La Peugeot 505 Production e Superproduction

Lanciata nel 1979, la Peugeot 505 rappresentò all’epoca la berlina di punta della gamma del Marchio del Leone, rimasta nella storia come l’ultima berlina Peugeot a trazione posteriore. Elegante, robusta e versatile, seppe imporsi anche fuori dall’Europa, trovando grande successo negli Stati Uniti e in Cina, ma fu soprattutto nelle competizioni che costruì una buona reputazione tecnica e sportiva.

Se la precedente 504 aveva scritto pagine memorabili nei rally e nelle competizioni africane, la 505 trovò il proprio terreno ideale in pista, pur muovendo i primi passi nei rally, anche con motorizzazioni Turbodiesel.
Il contesto in cui la Peugeot 505 si affermò fu quello del Campionato Francese di Vetture di Produzione, istituito dalla FFSA nel 1976, una serie caratterizzata da vetture molto vicine ai modelli di serie e da gare spettacolari, spesso paragonate per seguito e intensità al DTM tedesco. A partire dal 1980, Jean-Pierre Beltoise, ex pilota di Formula 1 e fervente sostenitore del campionato, iscrisse diverse 505 preparate da Danielson.

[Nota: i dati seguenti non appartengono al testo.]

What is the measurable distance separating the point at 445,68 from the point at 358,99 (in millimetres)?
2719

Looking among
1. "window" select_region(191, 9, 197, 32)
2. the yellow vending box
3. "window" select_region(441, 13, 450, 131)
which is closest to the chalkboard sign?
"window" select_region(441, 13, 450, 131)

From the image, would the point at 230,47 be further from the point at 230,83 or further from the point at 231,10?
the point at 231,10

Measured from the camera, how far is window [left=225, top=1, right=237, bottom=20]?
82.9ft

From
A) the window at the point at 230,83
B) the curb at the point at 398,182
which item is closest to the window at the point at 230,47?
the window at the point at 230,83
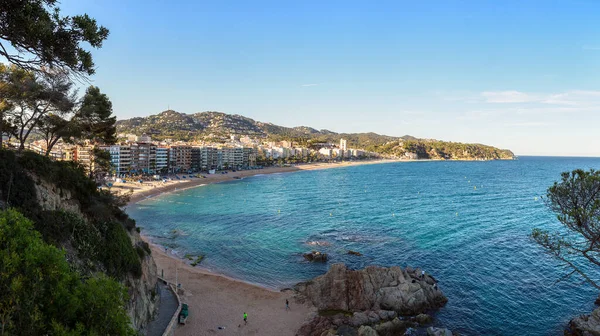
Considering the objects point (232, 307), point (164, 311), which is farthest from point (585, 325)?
point (164, 311)

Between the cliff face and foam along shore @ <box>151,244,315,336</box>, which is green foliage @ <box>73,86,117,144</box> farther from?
foam along shore @ <box>151,244,315,336</box>

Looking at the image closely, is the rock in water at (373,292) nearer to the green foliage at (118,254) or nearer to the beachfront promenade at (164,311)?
the beachfront promenade at (164,311)

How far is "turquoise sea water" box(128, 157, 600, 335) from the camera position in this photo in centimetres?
2331

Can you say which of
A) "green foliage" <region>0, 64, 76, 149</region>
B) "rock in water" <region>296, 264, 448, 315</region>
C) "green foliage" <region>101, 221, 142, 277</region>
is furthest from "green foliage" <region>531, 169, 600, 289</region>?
"green foliage" <region>0, 64, 76, 149</region>

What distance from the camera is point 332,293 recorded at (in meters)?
23.4

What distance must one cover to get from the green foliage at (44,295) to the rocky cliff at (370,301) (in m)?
14.5

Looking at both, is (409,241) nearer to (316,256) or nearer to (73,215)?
(316,256)

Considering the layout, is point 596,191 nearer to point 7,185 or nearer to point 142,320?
point 142,320

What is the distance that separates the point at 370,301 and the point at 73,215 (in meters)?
18.0

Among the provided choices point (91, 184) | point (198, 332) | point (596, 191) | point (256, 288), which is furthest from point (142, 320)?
point (596, 191)

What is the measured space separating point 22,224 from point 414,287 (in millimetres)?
22179

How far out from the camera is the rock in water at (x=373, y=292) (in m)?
21.9

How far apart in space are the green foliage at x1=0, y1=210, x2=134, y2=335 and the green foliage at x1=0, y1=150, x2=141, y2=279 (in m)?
6.88

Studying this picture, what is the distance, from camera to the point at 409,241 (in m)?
37.8
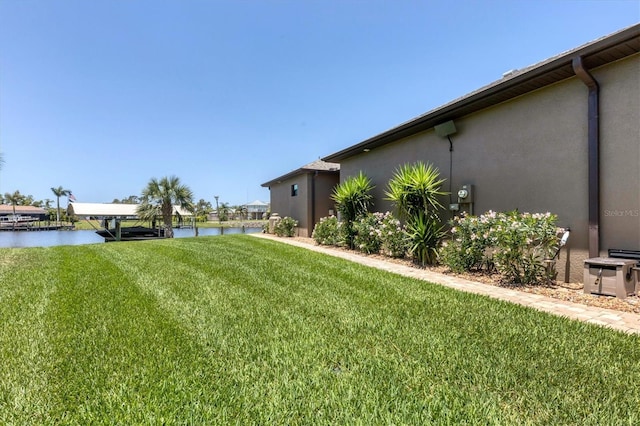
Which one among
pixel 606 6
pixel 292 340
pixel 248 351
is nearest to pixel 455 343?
pixel 292 340

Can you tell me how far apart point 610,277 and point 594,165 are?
1.80 meters

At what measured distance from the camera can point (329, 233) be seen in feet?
37.2

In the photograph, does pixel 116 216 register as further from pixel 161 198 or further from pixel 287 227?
pixel 287 227

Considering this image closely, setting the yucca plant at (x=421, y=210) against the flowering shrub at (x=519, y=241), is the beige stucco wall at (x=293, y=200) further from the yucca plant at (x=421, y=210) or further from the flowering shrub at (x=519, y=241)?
the flowering shrub at (x=519, y=241)

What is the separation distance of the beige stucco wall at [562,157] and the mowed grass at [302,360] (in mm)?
2504

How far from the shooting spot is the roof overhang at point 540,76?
445 cm

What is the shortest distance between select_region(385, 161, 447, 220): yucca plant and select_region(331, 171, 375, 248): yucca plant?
2.20m

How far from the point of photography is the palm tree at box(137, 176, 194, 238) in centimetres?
2433

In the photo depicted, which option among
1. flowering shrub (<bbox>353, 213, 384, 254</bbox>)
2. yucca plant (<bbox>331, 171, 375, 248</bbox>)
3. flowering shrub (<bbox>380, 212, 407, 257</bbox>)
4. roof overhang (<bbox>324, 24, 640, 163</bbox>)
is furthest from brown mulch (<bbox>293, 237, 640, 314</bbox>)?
yucca plant (<bbox>331, 171, 375, 248</bbox>)

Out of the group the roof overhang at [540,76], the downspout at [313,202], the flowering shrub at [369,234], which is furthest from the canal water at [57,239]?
the roof overhang at [540,76]

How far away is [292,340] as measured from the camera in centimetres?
304

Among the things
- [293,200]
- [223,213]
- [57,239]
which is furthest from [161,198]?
[223,213]

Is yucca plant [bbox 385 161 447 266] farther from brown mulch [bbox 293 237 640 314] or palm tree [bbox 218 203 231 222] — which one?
palm tree [bbox 218 203 231 222]

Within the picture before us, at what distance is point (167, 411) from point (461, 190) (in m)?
7.09
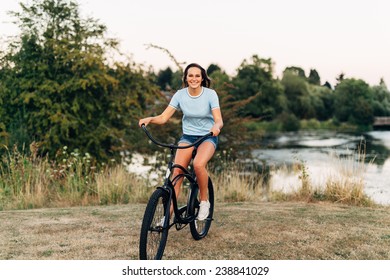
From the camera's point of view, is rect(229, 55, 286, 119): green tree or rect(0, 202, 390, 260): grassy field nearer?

I successi arrivarono nel 1982, quando la 505 di Beltoise conquistò due vittorie, a Magny-Cours e a Montlhéry, pur in assenza di un impegno ufficiale diretto della Casa, che affidò la gestione sportiva al Groupement des Concessionnaires des Automobiles Peugeot (GCAP).

Il punto di svolta arrivò nel 1983, quando Peugeot presentò la 505 Turbo Injection di serie, frutto anche di una collaborazione tecnica con Porsche nello sviluppo della versione turbo a benzina basata sul motore Chrysler-Simca da 2,2 litri. La 505 Turbo Injection si distingueva per la verniciatura bicolore esclusiva e per i cerchi in lega TRX da 15 pollici. Inizialmente proposta con 150 CV, fu seguita da una versione da 160 CV, sulla quale era possibile installare un kit PTS sviluppato da Danielson, capace di portare la potenza fino a 200 CV.

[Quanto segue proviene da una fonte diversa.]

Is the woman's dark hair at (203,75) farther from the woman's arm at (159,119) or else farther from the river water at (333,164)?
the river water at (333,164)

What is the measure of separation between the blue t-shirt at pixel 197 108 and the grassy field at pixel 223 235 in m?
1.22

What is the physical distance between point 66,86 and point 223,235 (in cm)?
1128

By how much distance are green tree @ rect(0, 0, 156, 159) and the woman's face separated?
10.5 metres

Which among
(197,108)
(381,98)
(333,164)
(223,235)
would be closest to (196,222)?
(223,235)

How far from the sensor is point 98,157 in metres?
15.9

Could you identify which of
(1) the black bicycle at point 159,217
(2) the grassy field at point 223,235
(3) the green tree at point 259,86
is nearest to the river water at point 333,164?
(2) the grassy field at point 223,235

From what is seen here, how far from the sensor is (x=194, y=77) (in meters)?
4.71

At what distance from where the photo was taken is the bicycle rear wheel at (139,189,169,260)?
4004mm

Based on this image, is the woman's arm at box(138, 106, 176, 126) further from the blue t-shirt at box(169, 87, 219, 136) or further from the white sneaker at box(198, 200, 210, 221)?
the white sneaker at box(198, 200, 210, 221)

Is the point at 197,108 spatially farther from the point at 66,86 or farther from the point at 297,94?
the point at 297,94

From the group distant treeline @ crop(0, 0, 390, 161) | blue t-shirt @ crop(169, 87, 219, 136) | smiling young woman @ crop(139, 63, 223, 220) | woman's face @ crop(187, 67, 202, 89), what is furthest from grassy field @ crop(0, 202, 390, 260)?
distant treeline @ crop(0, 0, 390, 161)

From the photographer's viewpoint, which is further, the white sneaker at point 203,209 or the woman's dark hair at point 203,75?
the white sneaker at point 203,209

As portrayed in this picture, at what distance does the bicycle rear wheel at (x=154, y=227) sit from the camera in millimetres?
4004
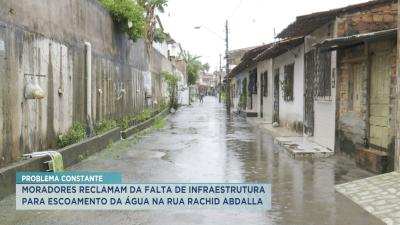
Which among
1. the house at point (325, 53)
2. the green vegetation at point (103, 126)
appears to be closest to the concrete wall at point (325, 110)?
the house at point (325, 53)

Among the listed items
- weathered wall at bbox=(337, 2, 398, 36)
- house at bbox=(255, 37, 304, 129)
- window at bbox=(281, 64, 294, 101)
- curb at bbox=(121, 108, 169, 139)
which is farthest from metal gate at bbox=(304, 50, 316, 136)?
→ curb at bbox=(121, 108, 169, 139)

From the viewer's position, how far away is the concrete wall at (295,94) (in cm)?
1516

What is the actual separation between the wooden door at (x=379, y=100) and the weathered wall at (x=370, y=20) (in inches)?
52.1

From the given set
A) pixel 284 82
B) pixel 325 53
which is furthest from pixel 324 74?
pixel 284 82

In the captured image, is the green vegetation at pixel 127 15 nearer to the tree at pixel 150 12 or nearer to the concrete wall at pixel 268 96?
the tree at pixel 150 12

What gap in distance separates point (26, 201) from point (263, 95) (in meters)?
19.6

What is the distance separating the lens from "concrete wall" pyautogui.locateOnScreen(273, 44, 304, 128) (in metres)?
15.2

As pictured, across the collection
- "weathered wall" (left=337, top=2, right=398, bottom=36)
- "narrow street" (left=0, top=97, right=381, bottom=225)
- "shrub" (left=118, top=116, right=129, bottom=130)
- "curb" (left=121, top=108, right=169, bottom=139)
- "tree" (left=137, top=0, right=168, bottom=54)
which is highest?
"tree" (left=137, top=0, right=168, bottom=54)

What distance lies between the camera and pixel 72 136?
424 inches

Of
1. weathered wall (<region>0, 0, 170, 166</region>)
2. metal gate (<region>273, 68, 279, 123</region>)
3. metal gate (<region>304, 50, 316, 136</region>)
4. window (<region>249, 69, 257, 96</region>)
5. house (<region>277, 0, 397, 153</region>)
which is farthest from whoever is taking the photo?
window (<region>249, 69, 257, 96</region>)

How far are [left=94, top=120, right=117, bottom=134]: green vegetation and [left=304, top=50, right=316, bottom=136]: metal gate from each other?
5.96 metres

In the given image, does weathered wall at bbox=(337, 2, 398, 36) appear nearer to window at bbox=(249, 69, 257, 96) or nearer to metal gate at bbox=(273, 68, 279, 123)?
metal gate at bbox=(273, 68, 279, 123)

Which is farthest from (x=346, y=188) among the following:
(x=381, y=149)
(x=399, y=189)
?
(x=381, y=149)

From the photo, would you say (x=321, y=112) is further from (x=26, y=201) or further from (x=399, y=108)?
(x=26, y=201)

Questa base tecnica diede origine prima alla 505 Production, quindi alla più estrema Peugeot 505 Superproduction, sviluppata da Danielson tra il 1984 e il 1988. La versione di serie adottava un sistema di iniezione elettronica “regolata” e inizialmente un turbocompressore Garrett, privo di intercooler e con una pressione di sovralimentazione limitata a 1 bar. Successivamente venne introdotto un turbocompressore KKK con pressione portata fino a 1,7 bar, che consentì alla Superproduction di raggiungere 440 CV nella prima stagione, per poi superare i 550 CV negli anni successivi.

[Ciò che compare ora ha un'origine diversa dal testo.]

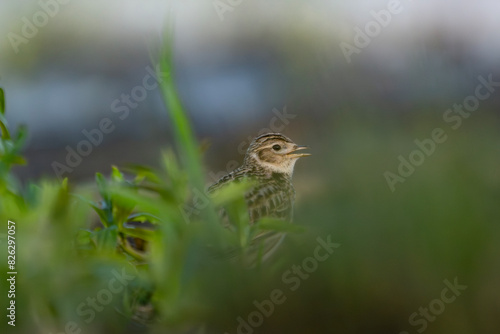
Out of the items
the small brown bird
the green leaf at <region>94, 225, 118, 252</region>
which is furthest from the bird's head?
the green leaf at <region>94, 225, 118, 252</region>

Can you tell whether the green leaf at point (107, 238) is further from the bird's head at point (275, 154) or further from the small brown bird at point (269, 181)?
the bird's head at point (275, 154)

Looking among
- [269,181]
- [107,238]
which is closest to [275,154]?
[269,181]

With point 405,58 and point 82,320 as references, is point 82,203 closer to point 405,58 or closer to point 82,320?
point 82,320

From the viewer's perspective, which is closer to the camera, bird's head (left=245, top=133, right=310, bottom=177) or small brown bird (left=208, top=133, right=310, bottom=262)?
small brown bird (left=208, top=133, right=310, bottom=262)

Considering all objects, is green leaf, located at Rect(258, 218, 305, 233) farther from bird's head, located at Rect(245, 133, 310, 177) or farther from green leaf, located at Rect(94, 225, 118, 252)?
bird's head, located at Rect(245, 133, 310, 177)

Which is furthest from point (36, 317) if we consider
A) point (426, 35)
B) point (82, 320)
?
point (426, 35)

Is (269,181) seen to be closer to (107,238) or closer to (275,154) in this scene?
(275,154)

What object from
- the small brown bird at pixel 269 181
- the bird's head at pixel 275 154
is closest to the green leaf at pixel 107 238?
the small brown bird at pixel 269 181
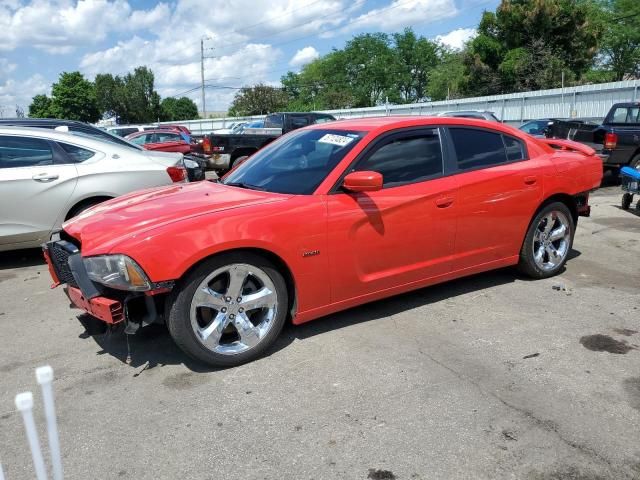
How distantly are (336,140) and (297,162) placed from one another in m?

Il primo anno di gare non fu semplice, soprattutto a causa di problemi elettronici, ma una volta risolti, la Peugeot 505 Superproduction divenne una delle vetture più temute del lotto. Tra il 1984 e il 1987, con Jean-Pierre Beltoise e Jean-Pierre Jabouille al volante, la 505 conquistò otto vittorie assolute. Pur senza riuscire mai a laurearsi campione di Francia, la Peugeot 505 lasciò un segno profondo nel panorama delle competizioni turismo, influenzando un’intera generazione di appassionati. 
Nel 1985, Peugeot sostituì inoltre il campionato monomarca Talbot Samba con il 505 Trophy, una serie dedicata che durò tre stagioni.